OAuthV2 associating newly refreshed access tokens in Apigee token store

Consider this scenario:

I have /token endpoint in my proxy where I send an external authorization code to a target backend to exchange for external access token 1 and external refresh token 1. Upon success, I store these tokens using the OAuthV2 policy.

I then call the /token endpoint again to use the refresh token to obtain access token 2.

Finally, I call a /revoke endpoint where we invalidate refresh token 1. This would also invalidate access token 1 BUT it does not revoke access token 2.

My question is: Is there an existing Apigee policy/function that I can use to associate the newly generated access token 2 to refresh token 1? This way when I revoke the refresh token during the /revoke call I can revoke all associated access tokens?
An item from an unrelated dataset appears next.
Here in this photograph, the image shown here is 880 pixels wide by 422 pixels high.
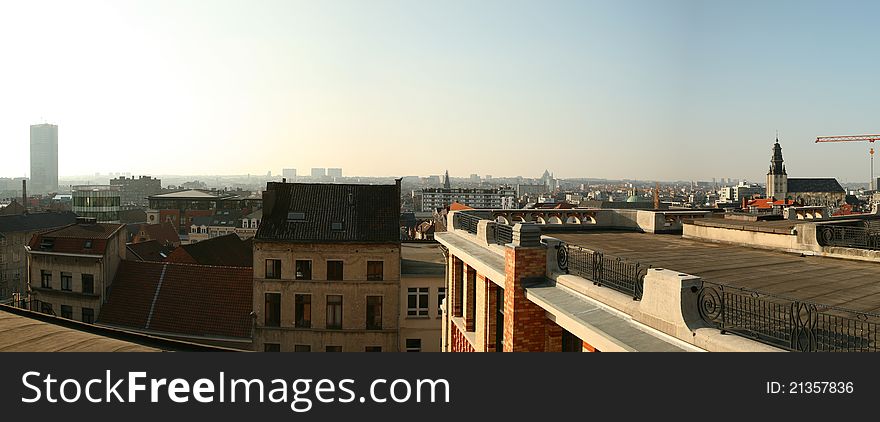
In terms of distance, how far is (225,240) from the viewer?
54500mm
Note that during refresh token exchange the grant_type will be ‘refresh_token’ instead of the grant_types Apigee supports for Refresh Token storage through OAuthV2 policy (authorization_code/password).

There is a ReuseRefreshToken element in the OAuthV2 policy, which you can apply in the case of Operation = RefreshAccessToken. This will allow you to re-use the fresh token for each new access token, until the refresh token expires.

If you use <ReuseRefreshToken>true</ReuseRefreshToken>, be aware that OAuth experts consider the practice of re-using refresh tokens as insecure. The “Best Current Practice” document recommends that you get a new refresh token with each refresh, to minimize the exposure to replay attacks. Specifying <ReuseRefreshToken>false</ReuseRefreshToken> will do that. You can alternatively omit this configuration element from the policy; false is the default.